-- TEXTE DE L'EXERCICE --
::::
En effet, les lecteurs que nous sommes, suivons Clara avec empathie dans son voyage au centre du tableau et dans une réflexion sur l'art. Comme toile professionnelle, elle doit abandonner toute pudeur et toute timidité, supporter la douleur, contrôler ses sensations comme ses nécessités physiologiques ou la contraction de ses muscles, faire preuve d'une patience infinie, être neutre, trouver pour supporter l'immobilité un rapport particulier au temps et à l'espace. Pour une toile humaine, la vie entière est au service de l'art ; il faut « laisser le peintre exprimer avec elle ce qu'il a en tête, non le comprendre » et pour se faire tout accepter, sans limites et sans barrières. En tant que toile, Clara aime « les extrêmes, l'obscurité au delà de la frontière » ; elle pense être « encore loin de son propre plafond. Ou de son fond » ; elle est prête à relever tous les défis pour servir son ambition : « je suis douce, je m'endurcis quand on me peint ».
Engagée par la Fondation van Tysch, Clara va alors subir une épreuve de « tension » particulièrement difficile. La tension correspond au portique d'entrée dans le monde de l'hyperdrame : certains artistes utilisent des infrastructures sado-masochistes ou alors créent une émotion préalable. Il n'y a pas de règles. Quoi qu'il se passe, la toile humaine ne peut qu'avancer. A l'issue de la tension, vient la phase d'apprêt qui consiste en fait en une terrible neutralisation, physiologique, psychologique et morale. Ainsi, pour atteindre à l'intemporalité de l'oeuvre d'art, Clara se met comme hors temps. Cette réification, cette servitude volontaire est en effet souhaitée par Clara : elle fait tout pour se sentir « comme un insecte. Comme quelqu'un qui a oublié son nom. Une toile de lin tissée de lignes blanches. […] Ne pas être ». Ainsi, dans Clara et la pénombre, l'art hyperdramatique est devenu une sorte de servitude volontaire, une forme d'esclavage sexuel légalisé, la prostitution du XXIème siècle.
Ainsi remise à zéro, Clara, la toile, va devenir le tableau et être identifiée à Suzanne, l'héroïne biblique de Rembrandt et revêtir une dimension tragique. Horreur et pitié sont des termes que Somoza emploie souvent au sujet de Clara ainsi que dans la description du tableau achevé. La jeune femme est toujours tirée vers l'accomplissement d'un destin de plus en plus tragique ; au moment de la signature, Clara « éprouve la sensation d'avoir fini, d'être achevée […] complètement achevée », « comme si elle était partie d'elle-même et avait éteint avant de sortir ».
Nous avons vu Clara dépassant ses limites pour atteindre le statut de toile originale du plus grand génie de l'art hyperdramatique au prix de tous les renoncements physiques, psychologiques et moraux, au prix du déni d'elle-même. Nous la savons en danger, victime sacrificielle désignée du tueur connu sous le nom de « l'Artiste ». Par ailleurs, même si la règle des trois unités chères à nos classiques n'est pas ici clairement respectée surtout au niveau du lieu puisque nous voyageons dans plusieurs pays et qu'au moins deux actions se superposent, l'évolution de Clara de simple toile en chef d'oeuvre et l'enquête sur les meurtres de l'Artiste, tout le roman se déroule somme toute sur un laps de temps assez court, entre le mercredi 21 juin 2006 et le 15 juillet 2006, le dernier acte ou quatrième pas tenant en un seule et longue journée.
::::
-- CONSIGNE DE L'EXERCICE --
Recopiez à l'identique le passage du texte sur Clara et la pénombre qui commence par « Nous avons vu » et se termine par « et longue journée. ».

-- EXTRAIT DES DONNÉES --
::::
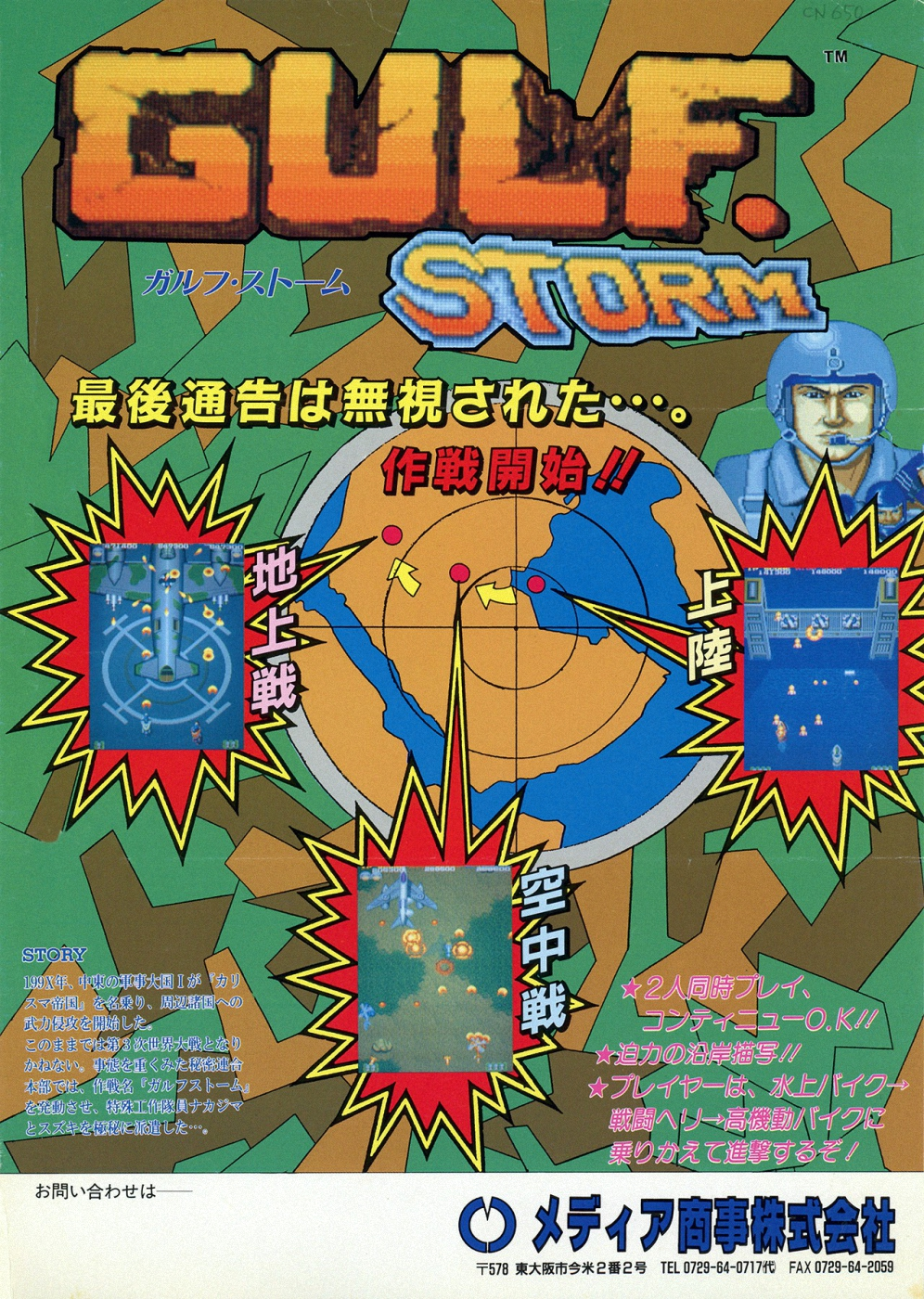Gulf Storm box art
::::
-- RÉPONSE À L'EXERCICE --
Nous avons vu Clara dépassant ses limites pour atteindre le statut de toile originale du plus grand génie de l'art hyperdramatique au prix de tous les renoncements physiques, psychologiques et moraux, au prix du déni d'elle-même. Nous la savons en danger, victime sacrificielle désignée du tueur connu sous le nom de « l'Artiste ». Par ailleurs, même si la règle des trois unités chères à nos classiques n'est pas ici clairement respectée surtout au niveau du lieu puisque nous voyageons dans plusieurs pays et qu'au moins deux actions se superposent, l'évolution de Clara de simple toile en chef d'oeuvre et l'enquête sur les meurtres de l'Artiste, tout le roman se déroule somme toute sur un laps de temps assez court, entre le mercredi 21 juin 2006 et le 15 juillet 2006, le dernier acte ou quatrième pas tenant en un seule et longue journée.